Task item: Only reproduce the lines from the line containing "Boring Bub Cutter" onward, exactly, through the final line of the data below.

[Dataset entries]
*** Block opens ***

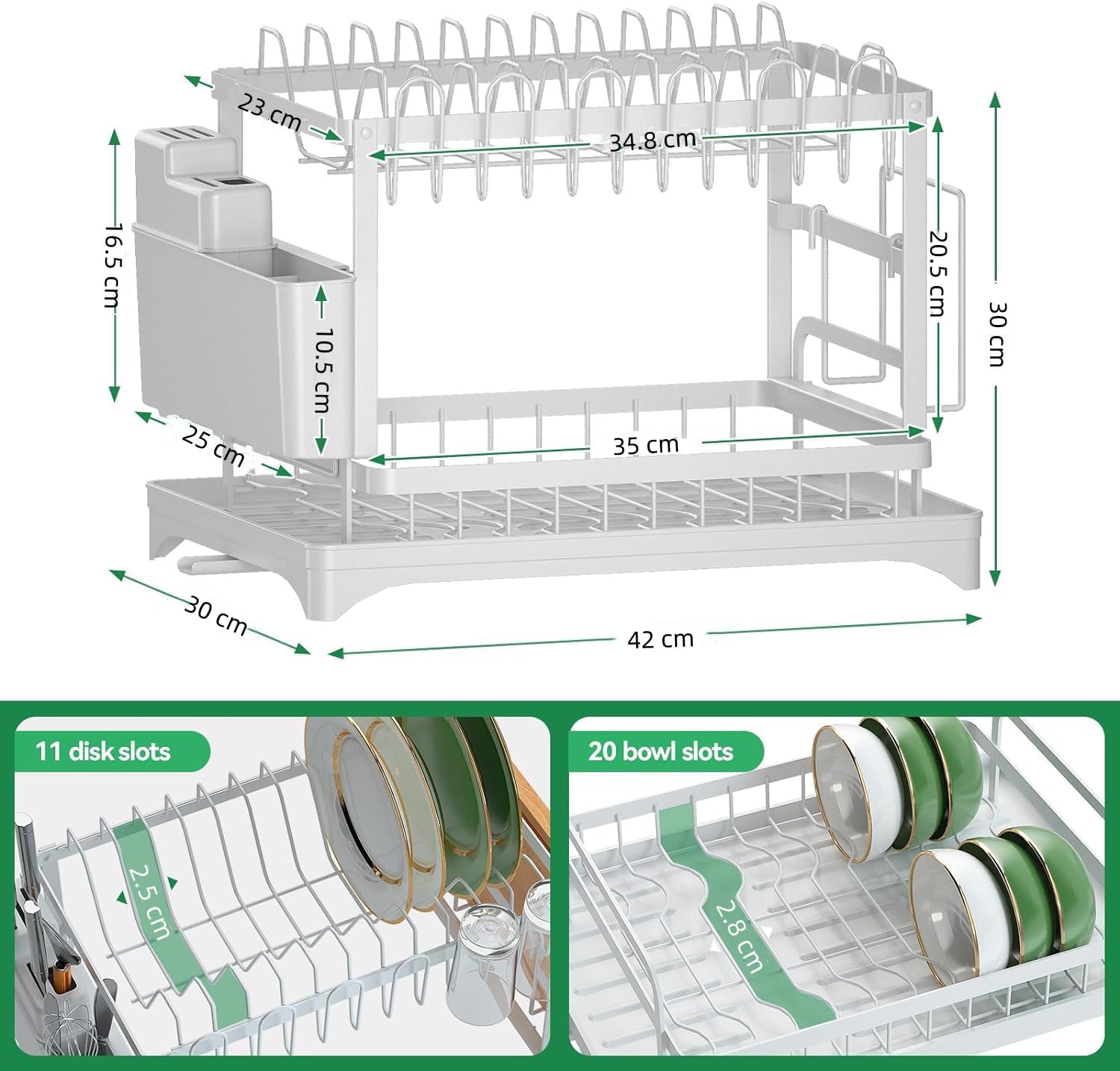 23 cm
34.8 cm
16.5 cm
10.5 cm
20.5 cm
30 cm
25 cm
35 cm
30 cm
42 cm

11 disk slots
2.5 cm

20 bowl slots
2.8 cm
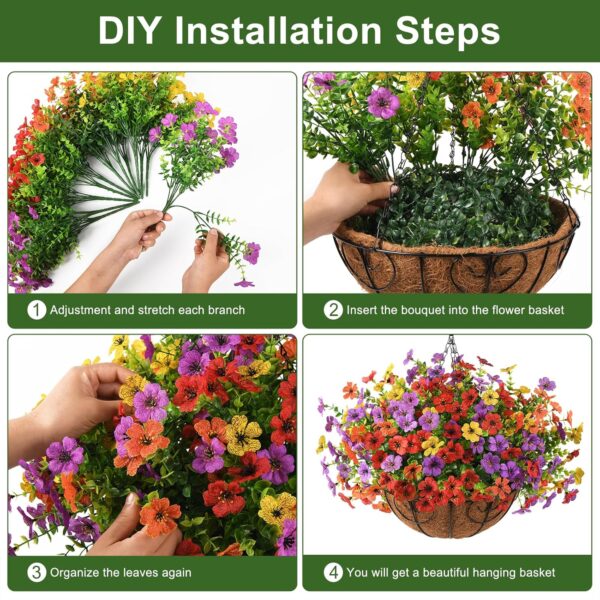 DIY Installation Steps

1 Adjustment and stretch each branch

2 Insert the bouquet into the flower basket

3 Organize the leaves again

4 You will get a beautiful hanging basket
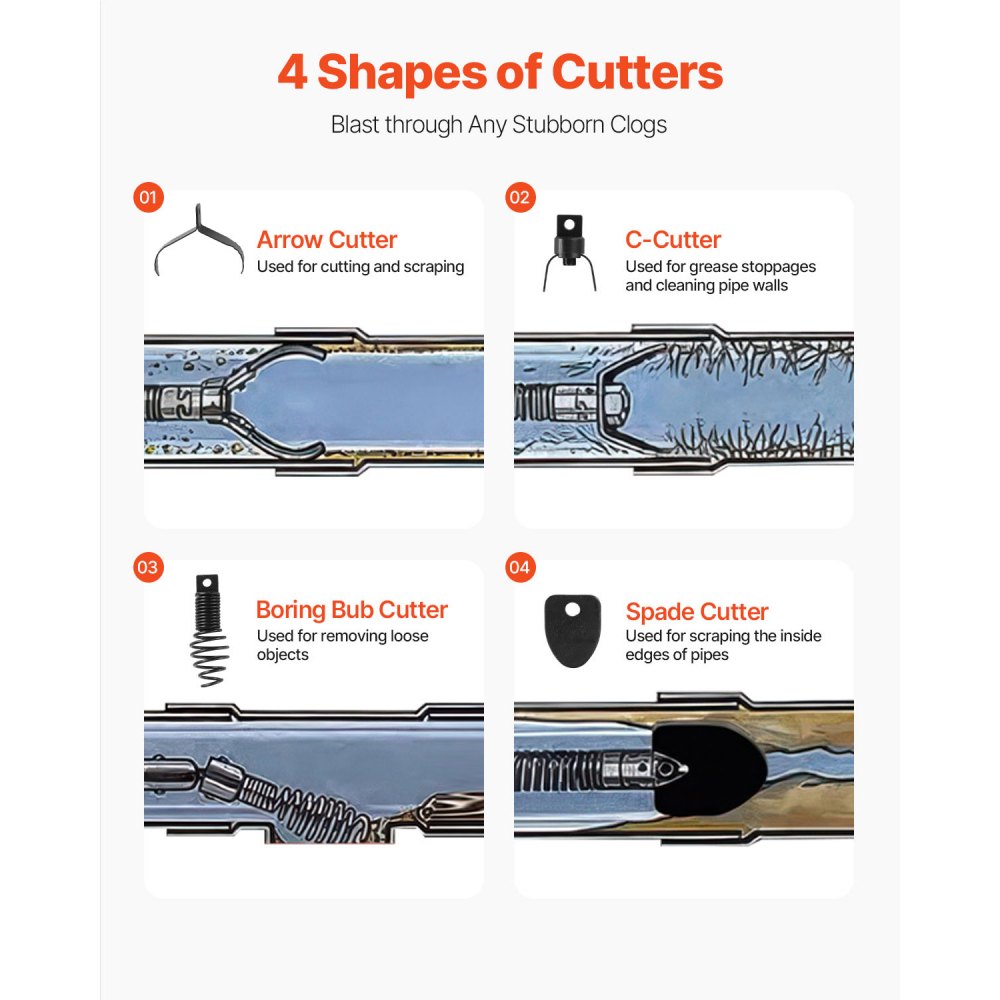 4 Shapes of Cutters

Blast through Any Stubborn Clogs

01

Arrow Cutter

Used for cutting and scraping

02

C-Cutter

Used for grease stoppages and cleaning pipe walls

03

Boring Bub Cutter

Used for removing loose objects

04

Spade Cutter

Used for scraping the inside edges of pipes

*** Block closes ***

Answer to this task:
Boring Bub Cutter

Used for removing loose objects

04

Spade Cutter

Used for scraping the inside edges of pipes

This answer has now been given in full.